I had a high spinal cord injury while I was being born which affected two parts of my brain, the automatic nervous system, and the part of my brain which controls the physical parts of my body. As a result, I don’t breathe in my sleep and require a tracheostomy and a ventilator to keep me breathing in my sleep. If I don’t have it on while I sleep and get into a deep sleep my CO2 could skyrocket and my oxygen could bottom-out and I could die. It sounds awful and sad, but hey, I’m used to it so blow past it and keep reading.
Having a trach, a G-tube, and a bit of a physical disability my whole life there were things I wish people knew about what it was like to be me. I grew up in a smaller city in Canada named Saskatoon. When I was born it wasn’t nearly as big as it is by the time you Google it, so everyone, and I do mean everyone, knew when the girl who couldn’t breathe was born. To this day people who were my nurses while I was in the PICU, or people I went to elementary school with recognize me. Having a trach makes me stick out in a crowd. I’ve always been out going so that never bothered me.
One thing I’ve always wanted people to know is that I am not sick by choice, I am not bailing on plans, I am not skipping class. When I get sick all hell breaks loose, and I am tethered to my ventilator, unable to leave except to go to the bathroom. I once accidently muttered that to my Art professor, when I looked up she had a look of complete horror on her face. I saw her face and said, “Well, I’m going to have to explain that more, won’t I.”
I spend a lot of time in the hospital as a result of having a trach. And no, my immune system is fine just having a trach gives easy access to my lungs. No one ever totally believed that until I was sixteen. I was in the ER, another cold that got out of control and antibiotics were needed stat so there I was. When the doctor first walked in the first thing I said was “Why is your ID badge from Edmonton?” I had oxygen up my nose and they were taking my blood and I felt like crap, and those were the first words out of my mouth. He just smiled and said “Wow, you spend a lot of time in the hospital don’t you?” I had never felt heard or believed until that moment, and it stuck with me all these years later. I will never forget that, because I felt heard.
As a person who was always dealing with doctors and medical personal I never feel heard. When I do, it’s so special and I wish people understood that.
My normal is different then everyone else’s normal. My life is not school, work, home, and repeat. It’s live as much as you can before you end up in the ICU again. Don’t go grocery shopping, order more suction catheters and argue with the women holding them hostage. Don’t do laundry; go get more gauzes to keep your G-tube leakage at bay. Then do laundry. My friend actually laughed at that once. I was a little insulted because there I was in the grocery store with her and she was laughing at the things on my to do list, while she wanted a portable juicer.

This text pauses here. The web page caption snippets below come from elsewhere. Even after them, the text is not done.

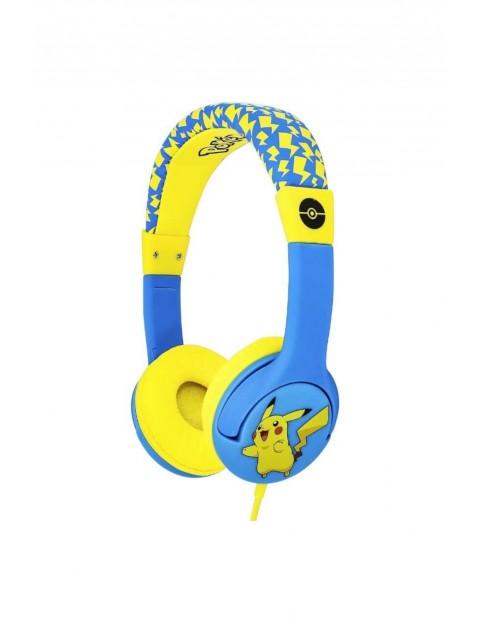 Słuchawki  OTL nauszne  Pokemon Pikachu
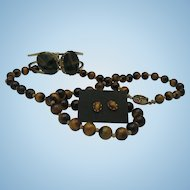 Tigers Eye Parure Necklace Earrings Bracelet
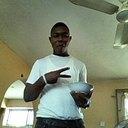 Ogundare Gbenga. (@001Oxlade) Twitter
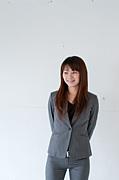 大阪でスピーチ練習トークネット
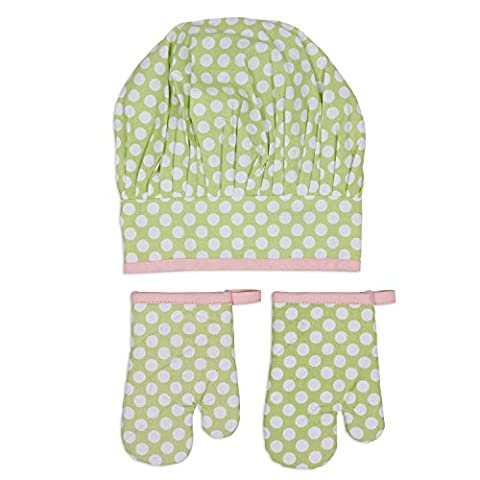 DII 100% Cotton, Adorable, Polka Dot, Child Chef Hat & Oven Mitt Set For Baking, Cooking, or Imagination - Childrens Chef Hat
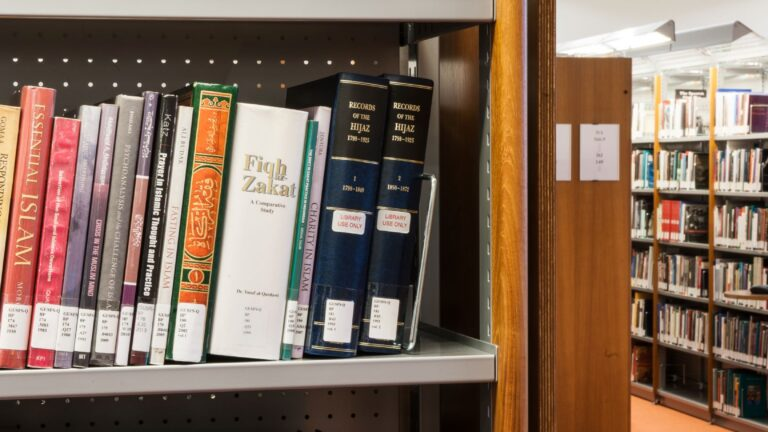 Islam and regional studies books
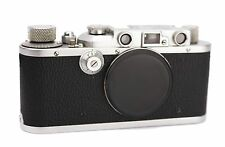 Leica IIIa (No Strap Lugs) Replacement Cover - Laser Cut - Moroccan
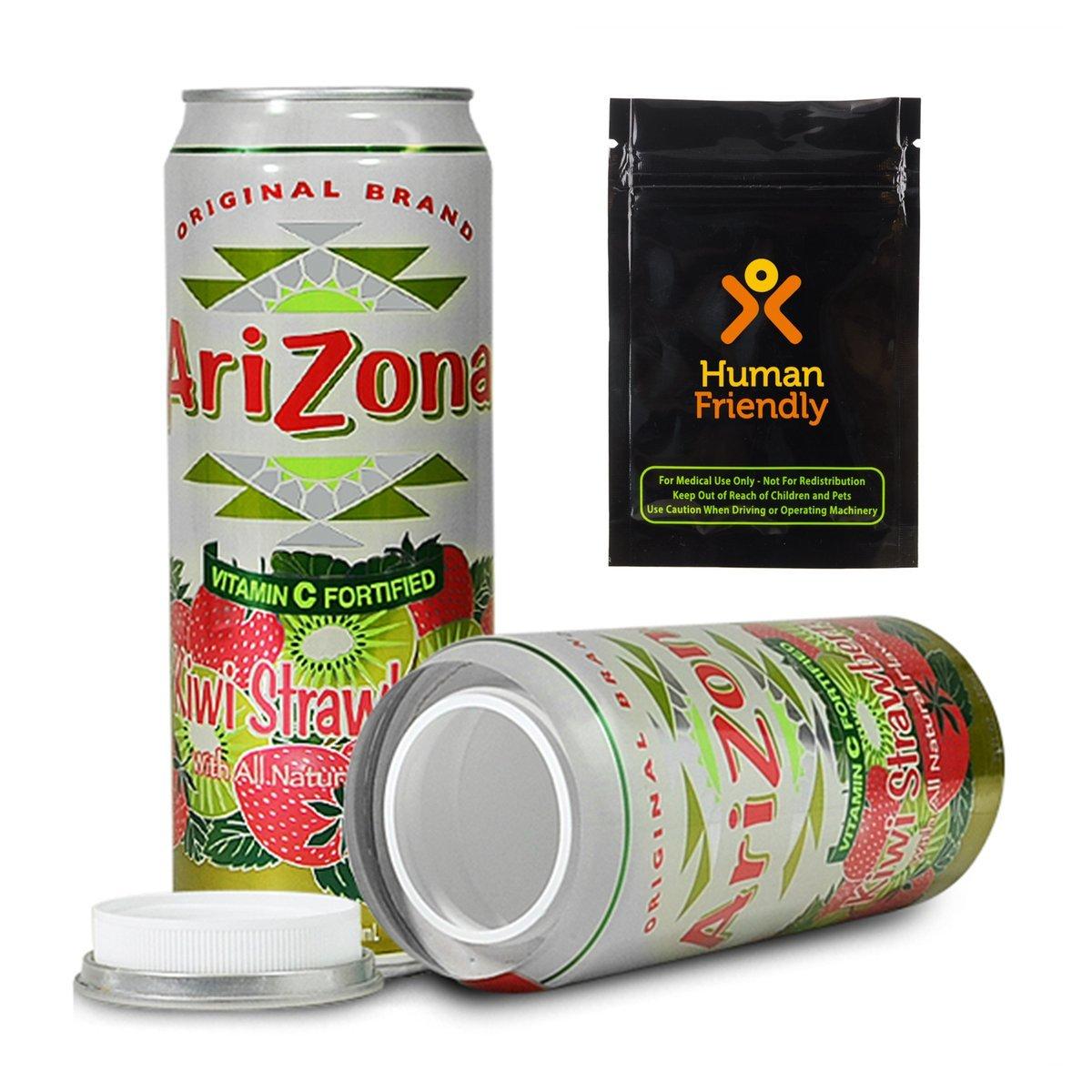 Arizona Kiwi Strawberry DiversionセーフStash Can 23オンスW humanfriendly smell-proofバッグ B0753KM4HW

Don’t stare whatever you do. Questions are appreciated. I want to educate people. I want people to know that breathing may be hard for me, but I can have a life as well. I once was at a French program and I was there for two days before a boy asked me what my trach was. The funny part was that we weren’t allowed to speak English so he went “quest-ce…” then he rubbed his neck where my trach was. I laughed and grinned then explained what it was and why it was there. It was so much nicer then staring.
The important thing that I want people to understand is that I’m a person too. I have dreams, I have plans, I have friends. It might be harder to reach my goals, which only makes me more determined to do it. I was at a local fair with my mom and I couldn’t quite get up in the seat for the ride, so I hooked my foot into the safety bar, which was hanging down and pulled myself up and fell into the footrest. I decided I was going to get up there so I did. When there are more odds stacked against someone, chances are they are going to be the most stubborn person you ever met. The smallest things can also set that off. The simple act of doubting they can do it will set it off and they will try and do it themselves. Even it causes direct damage to themselves, their spirit or their goal.
This is my life. Don’t mock it, don’t make me feel any less of a person, just help me if I need it, and don’t stare. It’s not polite.